ACTIONS TO TAKE:
A – In the review, swap "Nerva Station" for "Nerva Beacon" and write out the passage that begins at the words "With Styre dead, the" and stops after "beam and disappear.".
B – Using the review, answer yes or no to each statement and quote the words that decide it: (i) The story was shot on film. (ii) Tom Baker broke his collarbone during the first confrontation between Styre and the Doctor. (iii) The GalSec prisoners return to the Nerva Station with the Doctor.

With Styre dead, the Doctor contacts the Marshall and warns him that Styre is dead and they know exactly what the Sontaran invasion plan is, therefore they dare not invade.


With the Sontaran threat defeated, the Doctor frees the GalSec prisoners and invites them back to the Nerva Station.  They say they'd prefer to wait planet side, so the Doctor, Harry and Sarah Jane step back into the newly repaired trans-mat beam and disappear.

Trivia

  • This was the second Tom Baker story to be filmed, but shown third
  • This is the second story in Doctor Who's history to have been shot entirely on location.  It does however use video tape, which is why it's not as grainy as Spearhead from Space (which used film).  I believe it was filmed all on location to keep the production costs down.
  • During the initial confrontation between Styre and the Doctor, Tom Baker broke his collarbone when he fell.  If you look carefully, you will see scenes where the Doctor is holding his left arm close to his torso (because of a sling).  Needless to say, Terry Walsh stepped in and did the action scenes for the Doctor's final showdown with Styre which is painfully obvious
  • The GalSec crewman, Krans is actually the guy who wrote The Space Museum
  • The Sontaran head had to be redesigned because of Kevin Lindsay's (the actor who played Linx and Styre) respiratory problems.  Unfortunately, he died not too long after this story from a heart condition


What worked


  • I liked the fact that GalSec had regional accents.  It made it feel like they were a separate colony
  • The acting is pretty good
  • The location, whilst unusual, is interesting
  • You get a pretty good feel for the Sontaran mindset in this story, it's nice that they've filled out the background of this race a bit


What didn't work


  • Why is everything covered in rock?  Unless there were massive earhquakes, mountains wouldn't just spring up around Piccadilly 
  • Similarly, if everything IS covered, where the hell was the trans-mat beacon, on top of a skyscraper?
  • The bug robot is terrible
  • The fight scenes are terrible
  • The "hole" that Harry and the Doctor fall into isn't so much a hole as a ditch.  It reminds me of that mountainside that Sarah Jane falls down in the Five Doctors!

Overall Feelings

This story promises much but the technology and budget of 1975 can't deliver.  We're supposed to get the remnants of a destroyed and desolate world, with the last vestiges of humanity on the threat of being invaded by a powerful militaristic force. Unfortunately, what we get looks exactly like a bunch of props stuck in between rocks on Dartmoor.

DATA:

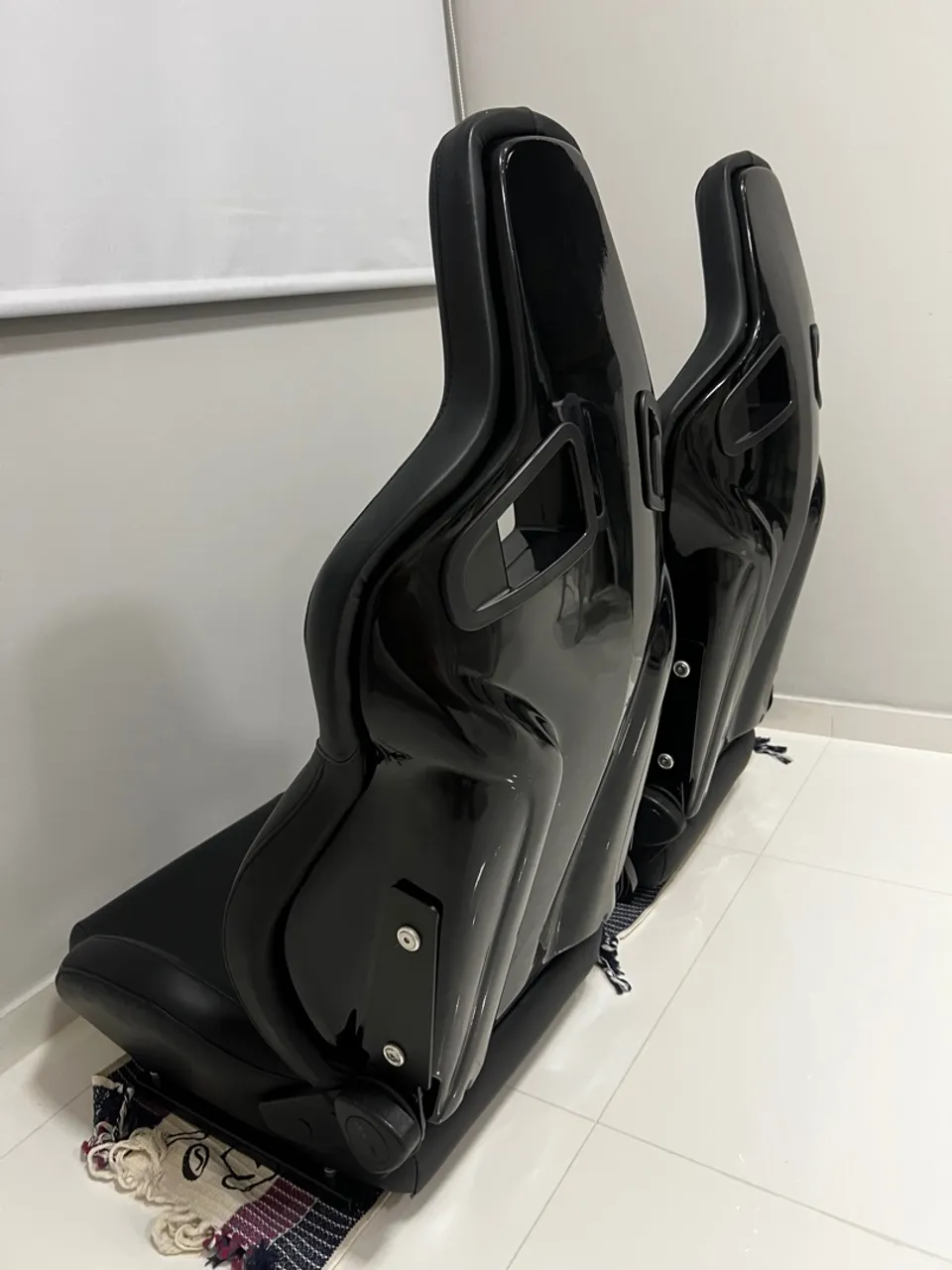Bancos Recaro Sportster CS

* * *

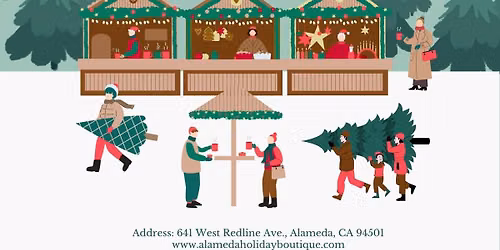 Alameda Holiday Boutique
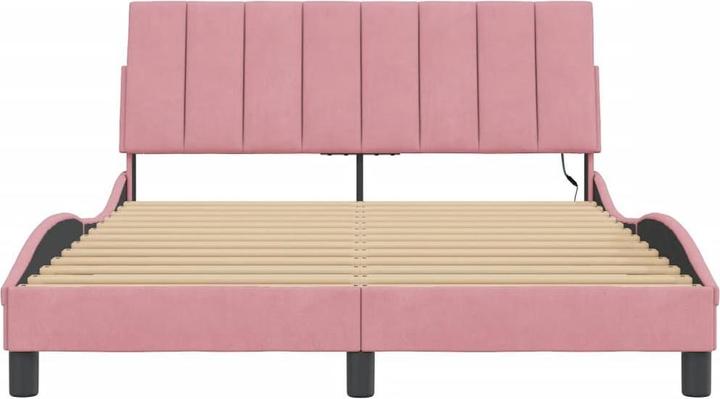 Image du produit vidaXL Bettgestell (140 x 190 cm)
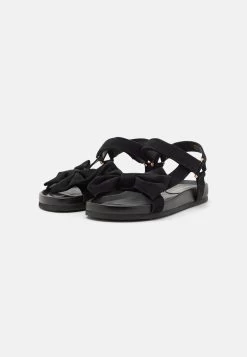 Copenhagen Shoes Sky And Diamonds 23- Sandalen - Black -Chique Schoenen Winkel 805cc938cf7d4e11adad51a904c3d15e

...

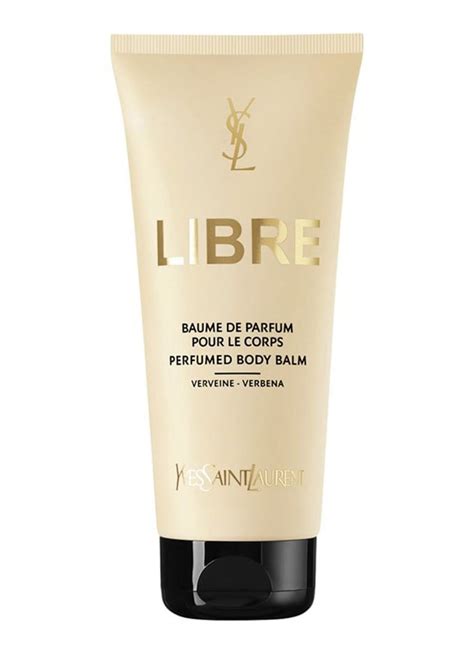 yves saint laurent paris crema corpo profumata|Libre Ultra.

ANSWERS FOR THE TASKS:
A –
With Styre dead, the Doctor contacts the Marshall and warns him that Styre is dead and they know exactly what the Sontaran invasion plan is, therefore they dare not invade.


With the Sontaran threat defeated, the Doctor frees the GalSec prisoners and invites them back to the Nerva Beacon.  They say they'd prefer to wait planet side, so the Doctor, Harry and Sarah Jane step back into the newly repaired trans-mat beam and disappear.

B –
(i) No: "It does however use video tape"
(ii) Yes: "During the initial confrontation between Styre and the Doctor, Tom Baker broke his collarbone when he fell."
(iii) No: "They say they'd prefer to wait planet side"